EXERCISE REQUIREMENTS: Can you reproduce the material word for word, everything from its first line down to and including the line containing "7.09 meters"?

SUPPLIED RECORDS:
--*--

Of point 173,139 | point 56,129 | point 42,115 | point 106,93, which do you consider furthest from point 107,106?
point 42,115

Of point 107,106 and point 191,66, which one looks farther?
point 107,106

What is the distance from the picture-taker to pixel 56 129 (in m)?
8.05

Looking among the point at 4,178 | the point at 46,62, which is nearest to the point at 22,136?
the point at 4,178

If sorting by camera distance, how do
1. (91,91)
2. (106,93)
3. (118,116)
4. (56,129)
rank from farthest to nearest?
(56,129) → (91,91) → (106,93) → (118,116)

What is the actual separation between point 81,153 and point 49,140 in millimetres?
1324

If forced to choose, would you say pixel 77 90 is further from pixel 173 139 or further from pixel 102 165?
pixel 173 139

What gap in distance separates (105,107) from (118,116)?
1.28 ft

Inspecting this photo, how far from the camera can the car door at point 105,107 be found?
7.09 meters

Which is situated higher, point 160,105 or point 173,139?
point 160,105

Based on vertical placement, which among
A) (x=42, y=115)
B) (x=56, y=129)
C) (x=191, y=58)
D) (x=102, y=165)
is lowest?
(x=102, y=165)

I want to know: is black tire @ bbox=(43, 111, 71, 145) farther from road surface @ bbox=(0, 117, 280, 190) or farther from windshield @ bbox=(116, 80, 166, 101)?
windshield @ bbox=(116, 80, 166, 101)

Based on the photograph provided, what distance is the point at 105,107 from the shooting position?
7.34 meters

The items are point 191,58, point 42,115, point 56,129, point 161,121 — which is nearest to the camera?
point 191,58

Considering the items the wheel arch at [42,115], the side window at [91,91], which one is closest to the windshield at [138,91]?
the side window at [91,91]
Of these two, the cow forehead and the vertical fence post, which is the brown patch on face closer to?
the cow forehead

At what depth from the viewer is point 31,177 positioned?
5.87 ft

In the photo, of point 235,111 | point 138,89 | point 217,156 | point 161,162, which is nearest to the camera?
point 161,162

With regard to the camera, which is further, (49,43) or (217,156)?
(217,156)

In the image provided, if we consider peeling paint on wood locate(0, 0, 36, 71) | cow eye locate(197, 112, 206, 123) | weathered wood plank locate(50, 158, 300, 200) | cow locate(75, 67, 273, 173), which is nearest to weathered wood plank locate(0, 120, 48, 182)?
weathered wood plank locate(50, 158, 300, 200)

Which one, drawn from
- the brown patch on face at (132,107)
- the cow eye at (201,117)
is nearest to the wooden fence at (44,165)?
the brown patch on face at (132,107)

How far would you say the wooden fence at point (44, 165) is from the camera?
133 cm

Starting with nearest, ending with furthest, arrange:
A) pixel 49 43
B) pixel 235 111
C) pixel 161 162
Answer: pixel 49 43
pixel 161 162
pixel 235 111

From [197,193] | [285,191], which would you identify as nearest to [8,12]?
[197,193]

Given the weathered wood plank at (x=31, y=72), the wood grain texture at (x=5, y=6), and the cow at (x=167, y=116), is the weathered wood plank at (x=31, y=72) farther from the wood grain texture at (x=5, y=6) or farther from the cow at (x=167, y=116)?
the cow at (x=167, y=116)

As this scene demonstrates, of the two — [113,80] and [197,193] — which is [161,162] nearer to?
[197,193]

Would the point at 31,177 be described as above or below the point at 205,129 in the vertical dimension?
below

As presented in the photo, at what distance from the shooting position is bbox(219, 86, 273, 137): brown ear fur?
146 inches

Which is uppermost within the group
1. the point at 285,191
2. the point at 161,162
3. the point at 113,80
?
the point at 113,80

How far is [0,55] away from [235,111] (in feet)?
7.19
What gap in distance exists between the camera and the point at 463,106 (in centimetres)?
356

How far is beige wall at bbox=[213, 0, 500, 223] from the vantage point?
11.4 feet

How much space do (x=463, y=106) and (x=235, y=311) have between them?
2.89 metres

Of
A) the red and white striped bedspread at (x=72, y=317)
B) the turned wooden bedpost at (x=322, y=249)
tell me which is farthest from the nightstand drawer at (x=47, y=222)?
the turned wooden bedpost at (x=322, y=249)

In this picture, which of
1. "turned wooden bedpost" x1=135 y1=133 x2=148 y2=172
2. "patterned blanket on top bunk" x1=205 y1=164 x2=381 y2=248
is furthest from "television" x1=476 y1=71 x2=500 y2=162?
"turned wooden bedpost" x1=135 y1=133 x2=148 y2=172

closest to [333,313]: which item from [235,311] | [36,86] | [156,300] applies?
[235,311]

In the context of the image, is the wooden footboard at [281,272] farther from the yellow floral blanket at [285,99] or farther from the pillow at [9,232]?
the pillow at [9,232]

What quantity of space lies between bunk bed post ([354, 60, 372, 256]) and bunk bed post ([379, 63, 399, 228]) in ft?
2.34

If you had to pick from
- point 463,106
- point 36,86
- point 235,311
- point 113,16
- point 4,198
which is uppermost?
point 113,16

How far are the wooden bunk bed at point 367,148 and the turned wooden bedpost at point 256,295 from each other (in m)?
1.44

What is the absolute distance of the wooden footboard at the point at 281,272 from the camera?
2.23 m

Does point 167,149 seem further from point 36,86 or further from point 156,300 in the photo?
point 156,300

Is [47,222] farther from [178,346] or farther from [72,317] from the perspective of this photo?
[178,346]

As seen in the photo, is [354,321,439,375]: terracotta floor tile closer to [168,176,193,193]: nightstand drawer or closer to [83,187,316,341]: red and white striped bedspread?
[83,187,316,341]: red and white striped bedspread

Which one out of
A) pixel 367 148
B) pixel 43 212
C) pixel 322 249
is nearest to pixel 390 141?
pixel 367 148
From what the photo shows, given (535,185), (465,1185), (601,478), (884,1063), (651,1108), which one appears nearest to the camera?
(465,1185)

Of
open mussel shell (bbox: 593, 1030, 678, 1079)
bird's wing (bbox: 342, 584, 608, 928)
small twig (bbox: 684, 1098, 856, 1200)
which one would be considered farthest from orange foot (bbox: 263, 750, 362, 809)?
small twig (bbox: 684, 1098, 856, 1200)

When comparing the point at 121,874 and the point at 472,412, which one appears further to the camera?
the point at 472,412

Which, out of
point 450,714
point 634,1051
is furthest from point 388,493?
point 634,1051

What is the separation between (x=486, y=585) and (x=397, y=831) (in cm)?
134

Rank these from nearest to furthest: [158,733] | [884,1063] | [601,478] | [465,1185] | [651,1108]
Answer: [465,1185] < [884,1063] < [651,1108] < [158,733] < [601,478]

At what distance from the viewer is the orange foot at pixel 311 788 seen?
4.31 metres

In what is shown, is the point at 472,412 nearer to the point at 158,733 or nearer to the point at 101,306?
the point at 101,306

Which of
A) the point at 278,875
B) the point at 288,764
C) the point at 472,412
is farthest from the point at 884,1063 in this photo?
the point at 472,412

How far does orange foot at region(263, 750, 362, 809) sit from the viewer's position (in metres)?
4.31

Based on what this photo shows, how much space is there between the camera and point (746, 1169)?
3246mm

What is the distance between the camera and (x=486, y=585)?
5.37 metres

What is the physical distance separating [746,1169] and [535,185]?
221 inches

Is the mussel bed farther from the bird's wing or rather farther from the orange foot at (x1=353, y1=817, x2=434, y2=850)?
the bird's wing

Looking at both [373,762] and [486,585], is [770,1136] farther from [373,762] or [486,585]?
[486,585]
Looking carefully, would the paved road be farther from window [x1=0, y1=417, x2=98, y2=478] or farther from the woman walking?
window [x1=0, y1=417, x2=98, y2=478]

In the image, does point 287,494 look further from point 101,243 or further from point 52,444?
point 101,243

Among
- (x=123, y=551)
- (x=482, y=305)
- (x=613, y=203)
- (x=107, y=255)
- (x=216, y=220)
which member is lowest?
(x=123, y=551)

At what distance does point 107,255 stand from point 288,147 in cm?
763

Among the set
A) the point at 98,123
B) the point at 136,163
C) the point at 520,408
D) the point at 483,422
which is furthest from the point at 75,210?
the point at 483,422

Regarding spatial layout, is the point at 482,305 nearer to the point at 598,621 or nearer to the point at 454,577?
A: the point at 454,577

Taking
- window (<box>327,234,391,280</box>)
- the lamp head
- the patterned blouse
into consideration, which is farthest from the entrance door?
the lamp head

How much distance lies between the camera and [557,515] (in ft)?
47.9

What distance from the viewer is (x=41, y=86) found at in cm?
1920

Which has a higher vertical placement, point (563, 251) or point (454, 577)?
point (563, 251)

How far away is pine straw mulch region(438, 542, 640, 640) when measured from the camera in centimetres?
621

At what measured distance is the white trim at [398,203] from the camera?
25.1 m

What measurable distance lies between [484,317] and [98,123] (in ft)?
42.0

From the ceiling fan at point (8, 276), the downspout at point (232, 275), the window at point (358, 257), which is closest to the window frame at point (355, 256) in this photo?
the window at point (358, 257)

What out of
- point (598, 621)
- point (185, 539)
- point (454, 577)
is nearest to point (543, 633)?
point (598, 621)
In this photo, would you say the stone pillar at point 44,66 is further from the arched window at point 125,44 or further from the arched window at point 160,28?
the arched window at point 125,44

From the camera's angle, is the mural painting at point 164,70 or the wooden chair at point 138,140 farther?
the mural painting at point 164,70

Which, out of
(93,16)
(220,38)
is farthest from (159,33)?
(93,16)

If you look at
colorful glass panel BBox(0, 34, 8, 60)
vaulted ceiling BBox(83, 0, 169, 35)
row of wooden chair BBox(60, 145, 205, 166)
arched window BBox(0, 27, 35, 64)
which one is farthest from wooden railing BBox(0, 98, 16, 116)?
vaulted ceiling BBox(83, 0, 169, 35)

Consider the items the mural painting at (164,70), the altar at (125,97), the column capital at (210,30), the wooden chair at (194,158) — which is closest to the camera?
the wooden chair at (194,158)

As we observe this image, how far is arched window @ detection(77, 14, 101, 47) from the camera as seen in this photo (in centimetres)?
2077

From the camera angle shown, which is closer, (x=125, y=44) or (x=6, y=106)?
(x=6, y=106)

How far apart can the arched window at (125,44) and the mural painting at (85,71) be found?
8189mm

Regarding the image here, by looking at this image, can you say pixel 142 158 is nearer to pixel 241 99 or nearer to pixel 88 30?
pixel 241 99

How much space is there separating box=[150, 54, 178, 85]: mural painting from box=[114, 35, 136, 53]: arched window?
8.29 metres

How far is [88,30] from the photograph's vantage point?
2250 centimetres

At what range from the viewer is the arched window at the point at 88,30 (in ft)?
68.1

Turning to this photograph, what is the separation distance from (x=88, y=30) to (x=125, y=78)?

--*--

EXERCISE OUTPUT:
Of point 173,139 | point 56,129 | point 42,115 | point 106,93, which do you consider furthest from point 107,106?
point 42,115

Of point 107,106 and point 191,66, which one looks farther?
point 107,106

What is the distance from the picture-taker to pixel 56 129 (in m)?
8.05

Looking among the point at 4,178 | the point at 46,62, which is nearest to the point at 22,136?
the point at 4,178

If sorting by camera distance, how do
1. (91,91)
2. (106,93)
3. (118,116)
4. (56,129)
rank from farthest to nearest?
(56,129) → (91,91) → (106,93) → (118,116)

What is the actual separation between point 81,153 and point 49,140 in millimetres?
1324

If forced to choose, would you say pixel 77 90 is further from pixel 173 139 or further from pixel 102 165?
pixel 173 139

What gap in distance separates (105,107) from (118,116)?
1.28 ft

Inspecting this photo, how far from the camera can the car door at point 105,107 be found?
7.09 meters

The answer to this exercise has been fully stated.